DOCUMENT SEGMENT:
== Segment start ==
From a fur shop on Namiki-dori, Tokyo: "We make fur out of your skin." (Hannibal Lector, CEO.)
From a dressmaker's shop in Kamakura: "Ladies have fits upstairs."
From a ladies sportswear store in Shinjuku: "Unthinkable Color Combinations!" (Methinks there's a grain of truth to this one, but more for Japanese teenagers.)
On a menu: "Rogue Fart Cheese." (Sure, slap that on a cracker for me.)
In a Shinjuku bar's bathroom: "To stop drip, turn cock to the right." (Most of us shake, but who am I to argue?)
A commercial establishment advertising its new business activity: "No more whorehouse. Now Number One Laundry. You come all same please."
In a brochure for a bus company: "Tour the backside of Japan." (I think this may have something to do with that last one.)
== Segment end ==
MATERIAL PROVIDED:
== Segment start ==
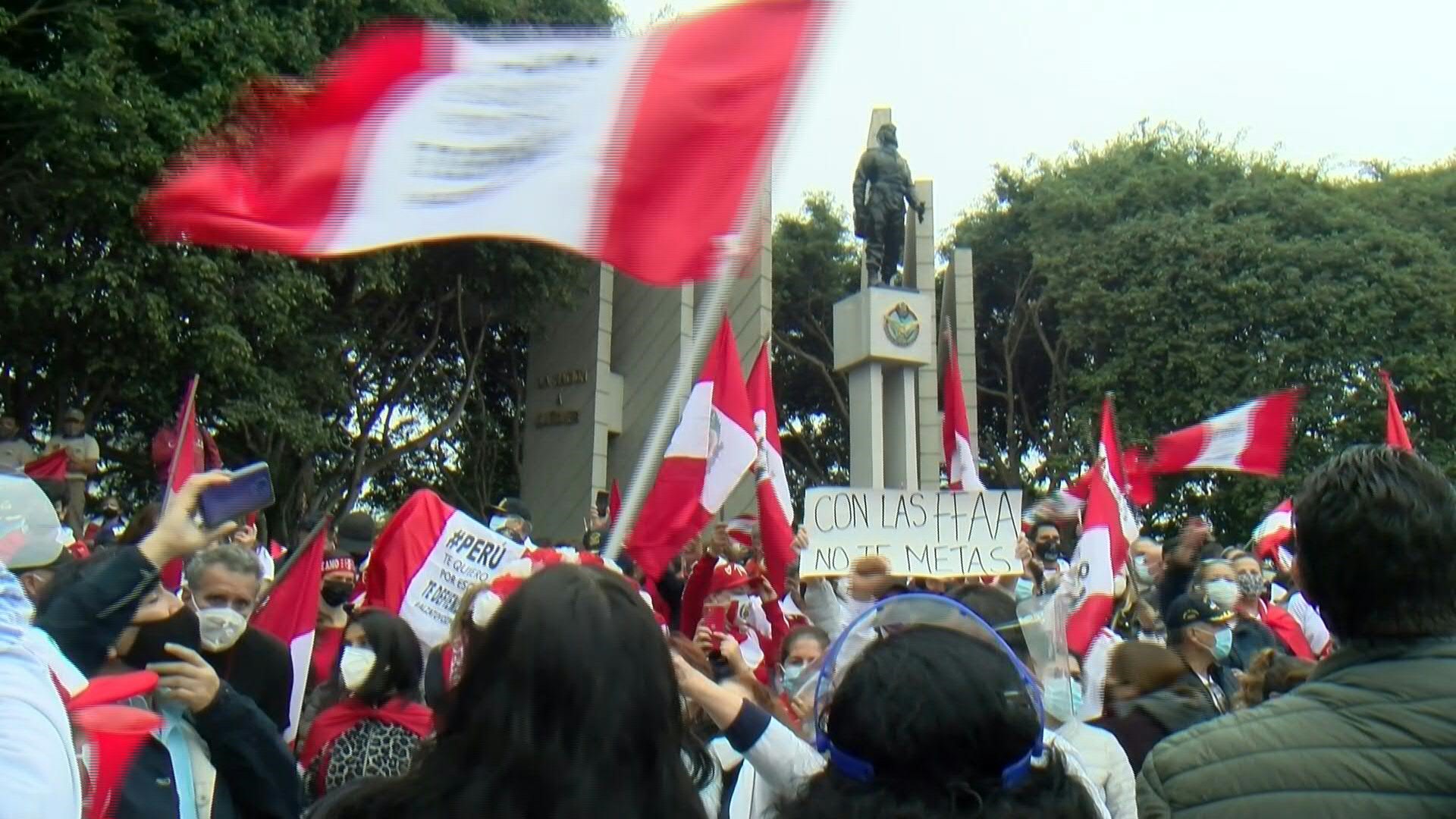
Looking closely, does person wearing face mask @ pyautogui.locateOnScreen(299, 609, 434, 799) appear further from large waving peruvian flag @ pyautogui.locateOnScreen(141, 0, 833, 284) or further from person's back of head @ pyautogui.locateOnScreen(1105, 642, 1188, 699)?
person's back of head @ pyautogui.locateOnScreen(1105, 642, 1188, 699)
== Segment end ==
PROBLEM SET:
A. Revise the list of mistranslated signs, everything from "From a fur shop" down to "that last one.)", with "Shinjuku" changed to "Shibuya".
B. Resume the list of mistranslated signs after its last entry, adding more entries in the same style.
The listing comes from a different source than the list of mistranslated signs.

TASK RESPONSES:
A.
From a fur shop on Namiki-dori, Tokyo: "We make fur out of your skin." (Hannibal Lector, CEO.)
From a dressmaker's shop in Kamakura: "Ladies have fits upstairs."
From a ladies sportswear store in Shibuya: "Unthinkable Color Combinations!" (Methinks there's a grain of truth to this one, but more for Japanese teenagers.)
On a menu: "Rogue Fart Cheese." (Sure, slap that on a cracker for me.)
In a Shibuya bar's bathroom: "To stop drip, turn cock to the right." (Most of us shake, but who am I to argue?)
A commercial establishment advertising its new business activity: "No more whorehouse. Now Number One Laundry. You come all same please."
In a brochure for a bus company: "Tour the backside of Japan." (I think this may have something to do with that last one.)

B.
The widely publicized motto for the Japan Toilet Society: "Clean, Fresh, I am Toilet." (Yeah I know...Japan Toilet Society?!)
On a teenager's sweatshirt: "Many things un-understandable, a chicken-hearted seems slim usually." (Sorry, shirt also un-understandable.)
Another sweatshirt: "Mr.Zog's original sex wax. Never spoils. It's best for your stick." (Can I order this online? Do they take Visa?)
At a barber: "Heads cutting only 1500 yen. For bald men 900 yen."
A hairdresser's sign: "Parm - in shampoo cut blow." (...Ouch?)
On a fish tank in Okinawa: "No smorking in building." (Smoking? Or Snorkeling?)
On a Mos Burger parking space: "Stuff only." (Vague...)
On a T-shirt: "Dick Swiveller." (She probably didn't know her T-shirt essentially said "I like to rotate penises.")
On a pencilcase: "CATS KNOW VARIOUS THINGS." (Made more ominous by the capitals.)
On a sweatshirt: "This is not Secret Service. This is Secret Force." (Not so secret now, hmm?)
An actual brand name for a clothing line: "Wanky."
A sports drink: "Pocari Sweat." (I'll stick with Gatorade, thanks.)
On a pencilcase: "Spanking! By the sea." (What this has to do with pencils I really don't know.)
A sign for a bridal store: "Let's Wedding."
A kind of liquid soap for the shower: "Body Soup."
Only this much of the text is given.